Passage provided Start Marker
One thing in Stanley Park is best kept hidden, or even better, destroyed.
Monty and I walked from Brockton Oval towards the Vancouver Aquarium. I had been thinking of the old Stanley Park zoo and wanted to see if any structures were still standing. As we entered the park area, the Vancouver Aquarium is on the right and a new washroom facility is on the left.
I walked down a slope and around the stone wall of the washroom building. The lower level had a rear door entrance and four windows looking into a maintenance room of some sort. Four windows … four windows? Wait a second. I think these are the windows that used to allow me to look underneath the water at the otters. Yes! Yes! I stepped back and looked at the stone building. Yes! This wall used to be a part of the otter pool. Otters used to waddle up a ramp and slide down into a pool. As a kid, I could run around the curve of the building and watch them swim underneath the water thru the windows. This wall had to be part of the original structure. I’m sure of it! I looked around for a parks worker to confirm -- no one.
I turned around to where the monkey enclosure would have been. It was gone. I could picture it with monkeys on one side and seals in a pool on the opposite side. Or maybe they swam around the monkeys, like a moat surrounding a castle. I could be wrong.
I walked west over one wooden pedestrian bridge and back again over another. No more zoo enclosures.
And then I saw it. The polar bear pit. It wasn’t an enclosure. It was a pit. A dark, concrete pit. Three or four times the width of a suburban swimming pool and four times as deep. Large tree limbs hung over top. The inside mossy ledges were covered with fallen foliage. Beer cans were strewn about inside.
I could still read a faded Do Not Feed the Bears painted sign on the cement pillar.
The commemorative plaque, now aged green, that hung on the wall of the enclosure, read
Presented to the Stanley Park Zoo
by the Hudson’s Bay Company
It might have said 1962. There were three or four more lines, but I couldn’t read them.
Passage provided End Marker
Available data Start Marker
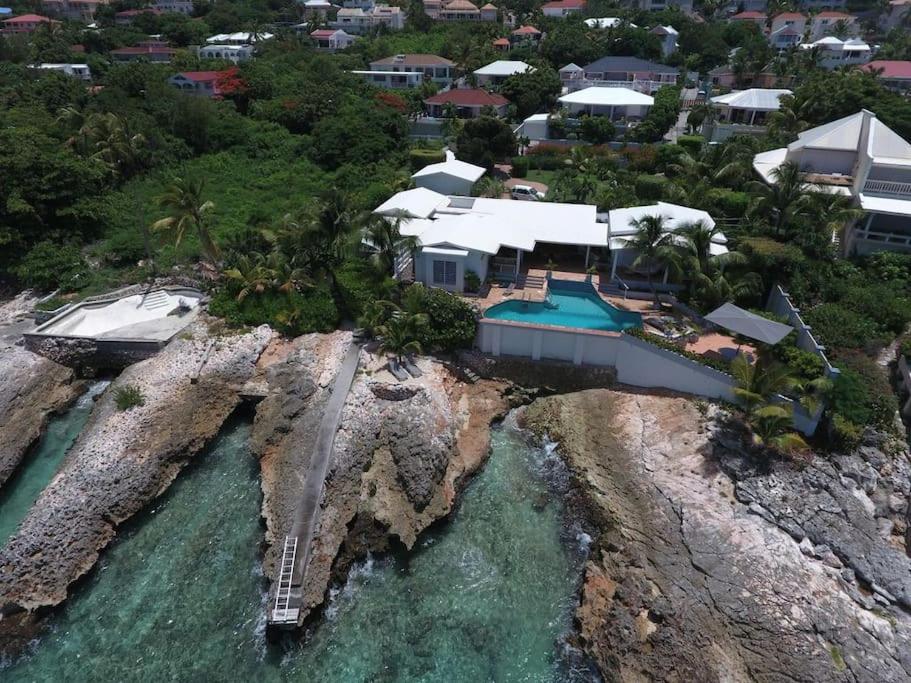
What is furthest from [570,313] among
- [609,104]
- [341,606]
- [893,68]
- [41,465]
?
[893,68]

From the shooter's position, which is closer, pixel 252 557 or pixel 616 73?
pixel 252 557

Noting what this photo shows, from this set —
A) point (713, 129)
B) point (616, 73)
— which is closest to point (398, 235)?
point (713, 129)

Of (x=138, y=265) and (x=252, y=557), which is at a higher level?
(x=138, y=265)

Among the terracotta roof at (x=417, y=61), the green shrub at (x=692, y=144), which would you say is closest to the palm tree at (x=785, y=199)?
the green shrub at (x=692, y=144)

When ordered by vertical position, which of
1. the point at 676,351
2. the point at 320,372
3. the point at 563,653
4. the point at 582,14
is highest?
Available data End Marker
• _Using the information_:
• a. Reproduce the Stanley Park passage from "I turned around" to "strewn about inside.".
• b. Using the Stanley Park passage, mark each statement yes or no and quote the words that decide it: (i) On entering the park area, the new washroom facility is on the left. (ii) A parks worker confirmed that the wall had been part of the otter pool. (iii) The polar bear pit was about as deep as a suburban swimming pool.
• c. Go on with the Stanley Park passage, starting right after its last sentence.

• _Per-task answers_:
• a.
I turned around to where the monkey enclosure would have been. It was gone. I could picture it with monkeys on one side and seals in a pool on the opposite side. Or maybe they swam around the monkeys, like a moat surrounding a castle. I could be wrong.
I walked west over one wooden pedestrian bridge and back again over another. No more zoo enclosures.
And then I saw it. The polar bear pit. It wasn’t an enclosure. It was a pit. A dark, concrete pit. Three or four times the width of a suburban swimming pool and four times as deep. Large tree limbs hung over top. The inside mossy ledges were covered with fallen foliage. Beer cans were strewn about inside.

• b.
(i) Yes: "the Vancouver Aquarium is on the right and a new washroom facility is on the left."
(ii) No: "I looked around for a parks worker to confirm -- no one."
(iii) No: "Three or four times the width of a suburban swimming pool and four times as deep."

• c.
I turned around to look at the secondary pit and stopped faster than if a polar bear had been standing right in front of me. I stared at a thing in the bottom corner of the pit. It looked like a kids’ single bunk bed but with black metal bars all around. A bear cage. Was that used for sleeping? Transporting? Medical procedures? Had that thing been sitting there ever since the last polar bear died? Since the zoo closed about 15 years ago?
I had loved visiting the polar bears. We used to race around the fence barrigade in order to catch a glimpse of them. But now that I thought about it, they weren't in the concrete swimming hole at the top, they were always at the bottom of the pit. They just paced around, and around, down in the bottom of the pit.
I love to explore old, abandoned buildings, ghost towns and cemeteries but this relic involved suffering. It was disturbing.
Why did I come here?
I stood there for awhile and felt the negative emotions. Then I walked backwards from the polar bear pit, as if it was a creepy entity that I had to keep my eye on.
I spent the next hour or so hanging out with Monty and strolling the wet pathways of the forests. Be mindful of your feelings, good or bad. Breathe. Walk. Breathe. And then, my soggy dog did a slow motion nose-to-tail shake off and soaked me. I laughed and he grinned.
All was well again.
In memory of Tuk, a polar bear who lived his whole life at the Stanley Park zoo. He died in 1997 at the age of 37, after which the zoo closed permanently.